Altfenster, aus Holz und Metall, Isolierfenster und selbst Kastendoppelfenster unsterschieden sich in ihrer Wärmeleitfähigkeit kaum von der Ziegelrohwand. Ertüchtigte man diese, stellte sich heraus, daß Luftunsflügel im Grunde überflüssig waren: “Ritzenlüftung” führte reichlich Frischluft hinein, und Heizen tat man förmlich “aus dem Fenster heraus”. Bessere Gläser, doppelte und dreifache Isolierverglasung, gasgefüllt oder vakuumiert, bringen bessere Werte und größeren Glasanteil — den sie allerdings gleich wieder Wett machen, da auch Umfassungsrahmen anwachsen müssen, dem gewachsenen Gewicht entsprechend. Mehrfache Dichtungslippen, fast schon hermetisch in der Wirkung, zwingen den Luftzug endlich in die Knie — und der Bewohner muß wieder Lüften lernen, denn im nunmehr warmer feuchter stehender Luft gedeihnt neben ihm auch noch der Schimmel.

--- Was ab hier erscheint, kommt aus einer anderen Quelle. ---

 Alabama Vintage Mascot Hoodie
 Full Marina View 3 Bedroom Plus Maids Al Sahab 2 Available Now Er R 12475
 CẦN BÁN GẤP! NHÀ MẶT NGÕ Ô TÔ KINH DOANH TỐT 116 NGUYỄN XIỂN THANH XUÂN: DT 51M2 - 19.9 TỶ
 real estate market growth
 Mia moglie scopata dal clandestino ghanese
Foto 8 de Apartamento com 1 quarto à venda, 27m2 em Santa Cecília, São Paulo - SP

Dabei haben wir die Denkmalschutzbelange noch gänzlich außer Acht gelassen — was wenn noch diese uns ins Gewerk pfuschen? Ist es gar unmöglich,modernen Wohnkomfort mit altvertrautem Außeren zu vereinen?

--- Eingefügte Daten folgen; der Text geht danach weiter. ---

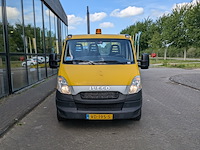 Bedrijfsauto, iveco, daily 35s14g 345 cng, 35s14g 345 cng, 2013 - afbeelding 28 van  30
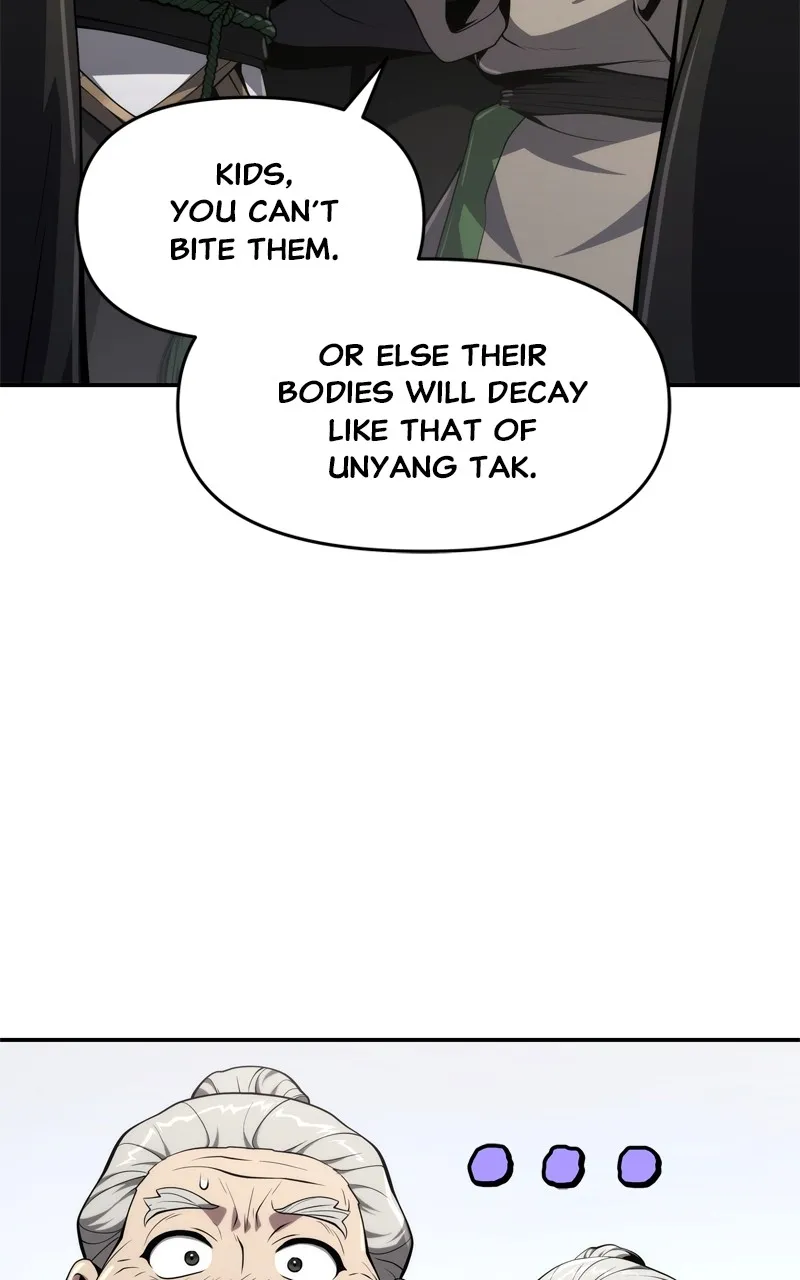 The Sichuan Tang Clan’s Entomologist Chapter 12 page 32 -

  • Eine der Möglichkeiten wäre, die bestehenden Fensterrahmen zu ertüchtigen. Machbar, aber vom zweifelhaften Erfolg, denn die angedachte Innendämmung macht vollkommen andere Anschlüsse erforderlich. Außerdem sind die stets umworbenen Methoden, in ein altes Fenster neue Dichtungen einzufräsen, nie vom dauerhaften Erfolg.

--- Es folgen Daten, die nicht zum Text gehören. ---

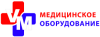 Логотип VM medica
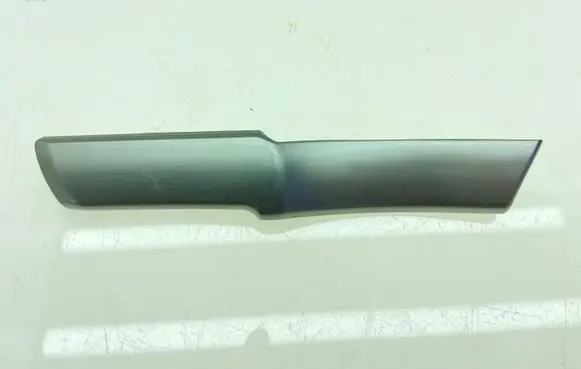 Subaru Outback Radio/GPS head unit trim 66078AG430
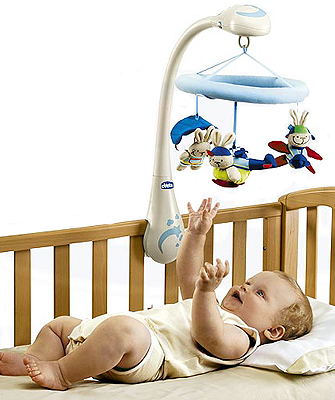 Chicco muzički piloti (71496) - dodatni pogled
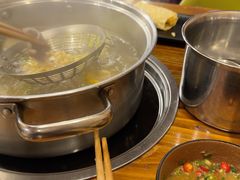 -荣记潮汕牛肉火锅(仙鹤街店)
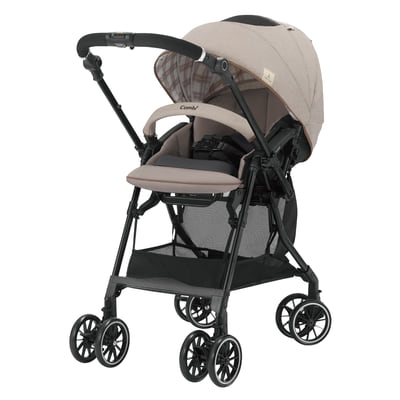 ベビーカーの通販｜コンビ公式ブランドストア(並び順：発売日順 3／4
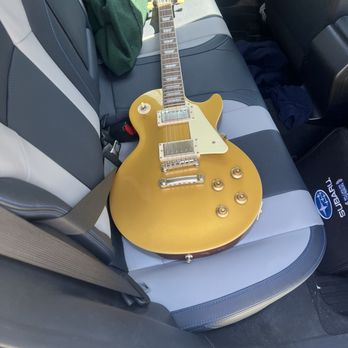 Imperial Vintage Guitars - Guitar Stores Near Me - Burbank, California Imperial Vintage Guitars - Guitar Stores Near Me - Burbank, California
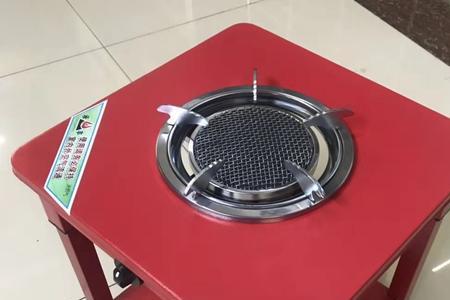 家用天然气取暖炉安全吗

  • Eine weitere Möglichkeit ist es, alte Profile neu aufzubauen und mit neuem Glase zu bestücken — manche Altprofile sind stark genug dazu (“Kneer-Südfenster”).
  • Weiterhin ist es möglich, neue stärkere Profile in der Wand zu verstecken. Dazu wäre die Fensternische aufzustemmen — was allerdings bei gegebener Steingüte keineswegs sicher erscheint.
  • Statt am Fensterholz konnte am Glase experimentiert werden, mit Vakuum (“Pilkington”) oder Folien (aus Amsterdam bekannt). Dies schlägt sich allerdings mit aller Macht auf den Kosten nieder.
  • Hinter dem alten undichten Fenster konnte auch ein neues aufgebaut werden, mit allen Glastricks die heutigentags dazu gehören. Die Beispiele sind zahlreich (“Schüco“), die Vorteile zahlreich: das alte Fenster übernimmt den Wetterschutz, die Temperaturspannungen hingegen werden vom neuen Fenster übernommen. Somit ist das alte Fenster klimanonstant — in solcher Umgebung greift der Rost niemanden mehr an!
  • Nirgends stehe es verordnet, daß die Rahmenprofile nicht in die Tiefe wachsen können, um Dichtungen und Halterungen unterzubringen — selbst “um die Ecke” können sie dies, in die großangewachsenen Fensternischen hinein (“Kneer-Südfenster”).
  • Schließlich gebe es noch die Möglichkeit sich mit dem neuen Baustoff anzufreunden, anstatt ihn anzufeinden, selbst wenn die wahrheitsliebenden Denkmalschützer einen dafür steinigen wollen würden: auf Bestellung sind historische Profile auch aus PVC möglich, und die Zahl ihrer Hersteller steige. Manche sind bereits so gut, daß man ihre Werke kaum vom Original unterscheiden könne.

Wie auch immer die Planerentscheidung ausfalle, wichtig ist es alle Seiten des Problems anzugehen, die Heizkontur in ihrer Ganzheit. Es lohne sich, auch unlösbare Fragen zu stellen, denn dies werden sie alleine Heute sein — morgen sind sie zukunftsweisende Bauprodukte und Motoren der (Bau)Wirtschaft.

Vielleicht gewinnen wir einmal auch die Eisblumen zurück.